Les stratégies commerciales des régies reposent sur une
panoplie impressionnante d'abattements par rapport aux prix affichés,
destinés tout à la fois à préserver les acquis et
à séduire de nouveaux annonceurs.
La complexité du système est parfaitement illustrée par
ces commentaires de Médiapolis sur les conditions de vente des espaces
publicitaires présentés par les régies en octobre
1997 :
«
En période creuse, TF1 offre des dégressifs
incitatifs de volume (prime accessible aux annonceurs réalisant au moins
600 000 francs bruts facturés). Elle propose, d'autre part,
des primes de progression et de bonification soumises à des conditions
liées au volume, à l'équilibre entre les périodes
et à la part de marché comparée à celle du secteur
de l'annonceur : TF1 affiche une politique volontariste par rapport aux
périodes d'investissements, mais multiplie les conditions et met en
place des mécanismes complexes pour préserver ses acquis. Les
remises sont plafonnées à 18 % hors remise de
références. Concernant la période encombrée, on
remarquera un dégressif de volume stable et une prime d'accompagnement
dépendante de l'évolution du volume et/ou de la part de
marché sectorielle... La chaîne abandonne la remise des 50 %
de part de marché pour les secteurs lourds (alimentaire, entretien,
transport...) applicable sur la référence du secteur ( de
- 3 à + 7 points). Enfin, elle introduit une bonification pour
limiter le " surbooking " sur les périodes
encombrées.

Données fournies
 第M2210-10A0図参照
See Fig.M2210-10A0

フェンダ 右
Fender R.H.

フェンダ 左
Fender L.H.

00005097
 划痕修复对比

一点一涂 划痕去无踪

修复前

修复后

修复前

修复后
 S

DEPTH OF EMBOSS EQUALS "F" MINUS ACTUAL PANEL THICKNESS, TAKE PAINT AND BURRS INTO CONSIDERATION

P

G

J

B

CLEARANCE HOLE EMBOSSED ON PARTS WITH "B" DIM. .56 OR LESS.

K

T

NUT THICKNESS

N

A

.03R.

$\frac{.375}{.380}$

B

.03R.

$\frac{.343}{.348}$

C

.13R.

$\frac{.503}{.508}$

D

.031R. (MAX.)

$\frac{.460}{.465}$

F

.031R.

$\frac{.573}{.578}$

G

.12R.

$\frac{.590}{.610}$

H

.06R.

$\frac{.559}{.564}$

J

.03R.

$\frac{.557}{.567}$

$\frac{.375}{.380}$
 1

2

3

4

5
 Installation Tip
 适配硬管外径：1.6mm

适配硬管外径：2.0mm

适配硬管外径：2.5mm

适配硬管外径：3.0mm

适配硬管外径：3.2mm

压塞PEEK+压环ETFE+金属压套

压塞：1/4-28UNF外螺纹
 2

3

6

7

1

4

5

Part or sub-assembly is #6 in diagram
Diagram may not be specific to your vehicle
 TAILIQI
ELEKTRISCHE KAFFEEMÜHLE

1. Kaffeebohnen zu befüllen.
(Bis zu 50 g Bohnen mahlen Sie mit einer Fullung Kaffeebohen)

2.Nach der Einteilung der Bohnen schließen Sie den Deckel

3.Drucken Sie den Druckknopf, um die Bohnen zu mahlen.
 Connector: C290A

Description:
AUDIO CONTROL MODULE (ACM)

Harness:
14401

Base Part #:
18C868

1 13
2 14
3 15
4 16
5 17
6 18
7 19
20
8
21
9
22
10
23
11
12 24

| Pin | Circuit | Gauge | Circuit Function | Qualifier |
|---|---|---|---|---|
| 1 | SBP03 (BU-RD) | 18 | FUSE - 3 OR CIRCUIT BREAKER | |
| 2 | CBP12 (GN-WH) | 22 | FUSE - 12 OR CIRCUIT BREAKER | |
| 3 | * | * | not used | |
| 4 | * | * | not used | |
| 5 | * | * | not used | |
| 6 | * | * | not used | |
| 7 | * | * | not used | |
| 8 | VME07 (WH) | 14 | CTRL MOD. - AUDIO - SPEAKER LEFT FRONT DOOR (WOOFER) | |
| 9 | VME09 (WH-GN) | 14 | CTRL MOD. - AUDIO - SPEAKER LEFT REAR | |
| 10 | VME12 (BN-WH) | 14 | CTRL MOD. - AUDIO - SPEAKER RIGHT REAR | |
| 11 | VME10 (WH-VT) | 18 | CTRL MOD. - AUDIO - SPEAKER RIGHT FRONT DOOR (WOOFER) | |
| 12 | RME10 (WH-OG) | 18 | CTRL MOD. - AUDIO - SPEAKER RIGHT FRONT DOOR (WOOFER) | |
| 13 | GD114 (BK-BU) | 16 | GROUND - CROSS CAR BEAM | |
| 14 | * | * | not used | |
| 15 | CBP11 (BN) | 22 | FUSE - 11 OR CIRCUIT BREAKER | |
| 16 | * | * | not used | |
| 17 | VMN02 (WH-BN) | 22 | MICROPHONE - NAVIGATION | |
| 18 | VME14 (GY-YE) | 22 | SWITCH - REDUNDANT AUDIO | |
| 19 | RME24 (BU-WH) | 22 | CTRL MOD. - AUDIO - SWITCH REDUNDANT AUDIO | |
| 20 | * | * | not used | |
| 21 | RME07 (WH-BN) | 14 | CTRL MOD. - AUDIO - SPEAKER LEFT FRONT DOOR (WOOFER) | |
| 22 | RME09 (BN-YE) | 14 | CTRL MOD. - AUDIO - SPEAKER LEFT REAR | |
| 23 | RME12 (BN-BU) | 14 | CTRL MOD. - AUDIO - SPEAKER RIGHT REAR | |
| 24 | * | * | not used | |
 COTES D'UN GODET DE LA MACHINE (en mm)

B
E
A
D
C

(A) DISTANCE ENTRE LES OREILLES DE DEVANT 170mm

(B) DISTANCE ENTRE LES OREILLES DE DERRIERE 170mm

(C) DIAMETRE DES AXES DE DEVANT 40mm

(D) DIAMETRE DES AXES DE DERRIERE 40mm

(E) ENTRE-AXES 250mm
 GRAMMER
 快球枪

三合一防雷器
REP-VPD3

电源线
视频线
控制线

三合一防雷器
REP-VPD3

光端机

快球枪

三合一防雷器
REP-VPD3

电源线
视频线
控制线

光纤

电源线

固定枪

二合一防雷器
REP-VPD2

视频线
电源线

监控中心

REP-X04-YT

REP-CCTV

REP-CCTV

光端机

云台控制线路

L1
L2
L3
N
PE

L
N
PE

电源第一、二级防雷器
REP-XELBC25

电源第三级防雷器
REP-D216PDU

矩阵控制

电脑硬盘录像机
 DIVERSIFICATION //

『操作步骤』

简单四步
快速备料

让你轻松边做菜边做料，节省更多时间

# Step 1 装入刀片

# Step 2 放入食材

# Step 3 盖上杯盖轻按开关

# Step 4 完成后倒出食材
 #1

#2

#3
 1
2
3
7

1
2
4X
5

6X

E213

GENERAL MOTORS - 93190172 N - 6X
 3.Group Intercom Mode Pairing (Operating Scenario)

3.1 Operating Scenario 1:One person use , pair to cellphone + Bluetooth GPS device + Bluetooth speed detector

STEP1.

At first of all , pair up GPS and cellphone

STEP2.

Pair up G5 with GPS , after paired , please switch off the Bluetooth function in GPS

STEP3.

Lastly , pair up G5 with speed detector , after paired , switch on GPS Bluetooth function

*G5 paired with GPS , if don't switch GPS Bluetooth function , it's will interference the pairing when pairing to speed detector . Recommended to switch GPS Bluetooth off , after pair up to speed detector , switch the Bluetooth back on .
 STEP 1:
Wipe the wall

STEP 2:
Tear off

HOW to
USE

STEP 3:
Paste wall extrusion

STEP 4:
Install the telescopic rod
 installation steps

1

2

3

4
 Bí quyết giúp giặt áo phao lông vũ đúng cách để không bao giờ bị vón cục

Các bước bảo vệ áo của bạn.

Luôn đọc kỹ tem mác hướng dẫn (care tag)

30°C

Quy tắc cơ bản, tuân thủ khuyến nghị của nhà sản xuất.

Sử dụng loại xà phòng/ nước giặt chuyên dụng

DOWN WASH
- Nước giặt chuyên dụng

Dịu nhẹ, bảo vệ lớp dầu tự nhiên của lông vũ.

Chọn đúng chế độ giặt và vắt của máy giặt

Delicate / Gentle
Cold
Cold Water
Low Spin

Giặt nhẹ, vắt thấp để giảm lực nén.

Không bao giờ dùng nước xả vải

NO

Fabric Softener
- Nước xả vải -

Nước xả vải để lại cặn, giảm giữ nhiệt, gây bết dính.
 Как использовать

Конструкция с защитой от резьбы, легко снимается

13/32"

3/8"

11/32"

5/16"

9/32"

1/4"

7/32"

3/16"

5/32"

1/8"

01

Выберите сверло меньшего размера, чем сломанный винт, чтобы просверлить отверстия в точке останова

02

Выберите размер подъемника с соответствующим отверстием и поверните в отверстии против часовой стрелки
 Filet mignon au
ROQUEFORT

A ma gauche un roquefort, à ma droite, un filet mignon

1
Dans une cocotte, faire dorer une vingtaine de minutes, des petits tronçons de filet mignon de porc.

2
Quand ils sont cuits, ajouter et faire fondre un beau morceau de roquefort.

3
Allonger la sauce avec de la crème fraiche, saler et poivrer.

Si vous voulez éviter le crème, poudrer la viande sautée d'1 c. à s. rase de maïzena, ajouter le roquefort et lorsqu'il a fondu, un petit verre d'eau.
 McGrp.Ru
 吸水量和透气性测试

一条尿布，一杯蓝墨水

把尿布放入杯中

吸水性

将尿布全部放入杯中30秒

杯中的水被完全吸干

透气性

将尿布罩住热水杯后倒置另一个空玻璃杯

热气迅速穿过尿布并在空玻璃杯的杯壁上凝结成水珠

Activités
#1 D'après le texte d'étude, à quel niveau les remises de TF1 sont-elles plafonnées hors remise de références ?
#2 Recopiez le passage du texte d'étude qui débute aux mots « Les stratégies commerciales » et s'achève après les mots « de nouveaux annonceurs. ».
Fondez-vous exclusivement sur le texte d'étude.

Corrigés
#1 Elles sont plafonnées à 18 %.

#2
Les stratégies commerciales des régies reposent sur une
panoplie impressionnante d'abattements par rapport aux prix affichés,
destinés tout à la fois à préserver les acquis et
à séduire de nouveaux annonceurs.